I find it more mood changing.
that cliche where you listen to Marley high... well it actually changed your high, believe it or not.
cannabis acts differently among diferent people so if it dont work then dont come bawwing to me.


----------



## Shade Koba (Jul 17, 2010)

I've tried writing music stoned, but I looked at it the next day and realized how fucking retarded it was xD I can't write lyrics stoned. Not sure how well I play, though. I'll have to record myself sometime and see how it sounds the next day :3

However, listening to relaxing music like Bob Marley, Bruddah Iz, or Fox Amoore are really nice while high :3


----------



## Darkstar-Dracon (Jul 18, 2010)

I don't want to try it. The reason? Because I don't want to end up having to use drugs as a creative crutch like some of my friends.


----------



## Tewin Follow (Jul 18, 2010)

Enjoy becoming dependant on it.


----------



## Eleziek (Jul 18, 2010)

Nonono! D:

Music is fun under the influence, but music sober is so much deeper. Music is quite literally my life, partaking in other things is fun and all, but I'd much rather have music alone than mixed with other substances thrown in.

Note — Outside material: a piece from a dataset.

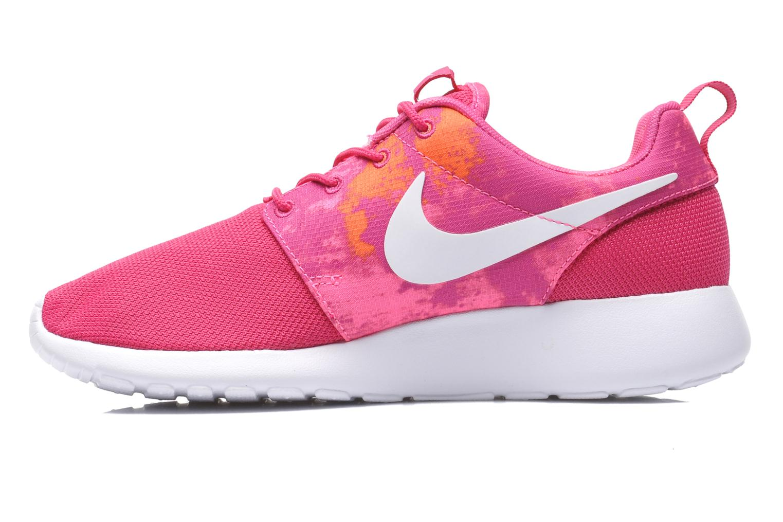 Wmns Nike Rosherun Print Fireberry/Wht-Pnk Pw-Ttl Orng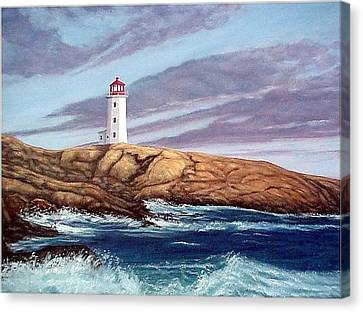 Peggy's Cove Light Canvas Print by Fran Brooks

It bothers me when people think along those lines o.x


----------



## SwaggleTooth (Jul 18, 2010)

Eleziek said:


> Nonono! D:
> 
> Music is fun under the influence, but music sober is so much deeper. Music is quite literally my life, partaking in other things is fun and all, but I'd much rather have music alone than mixed with other substances thrown in.
> 
> It bothers me when people think along those lines o.x


 
I appreciate the verity that you have towards music, but everyone has unique chemical structures in their brain; a chemical will cause a completely different chemical reaction in one person than it will in the other. Kinda like an emotional connection to a certain kind of music, it is incredibly diverse in how people find it. I sense from your post that you feel like the concept of mixing a psychoactive with music is somehow degrading, belittling to the depths of music. And it seems as though, for you and your chemical structure, it's much more advantageous to interact with music sober. But there are those of us where the depths of music emerge tensfold while on a sense-enhancer like cannabis or psilocybin mushrooms. Not just silly recreation but an enhancement of meaning as well. 

So just saying we should be cool with each other about it is all


----------



## Aden (Jul 18, 2010)

SwaggleTooth said:


> I appreciate the verity that you have towards music, but everyone has unique chemical structures in their brain; a chemical will cause a completely different chemical reaction in one person than it will in the other. Kinda like an emotional connection to a certain kind of music, it is incredibly diverse in how people find it. I sense from your post that you feel like the concept of mixing a psychoactive with music is somehow degrading, belittling to the depths of music. And it seems as though, for you and your chemical structure, it's much more advantageous to interact with music sober. But there are those of us where the depths of music emerge tensfold while on a sense-enhancer like cannabis or psilocybin mushrooms. Not just silly recreation but an enhancement of meaning as well.


 
Doesn't it get depressing that you can't get the most out of music without external influence? I can't imagine having a dependency like that (because it would be a dependency for me if I were like that; I like music too much). :c


----------



## SwaggleTooth (Jul 18, 2010)

Aden said:


> Doesn't it get depressing that you can't get the most out of music without external influence? I can't imagine having a dependency like that (because it would be a dependency for me if I were like that; I like music too much). :c


Well, music _is_ an external influence. But I'm aware that isn't what you mean. 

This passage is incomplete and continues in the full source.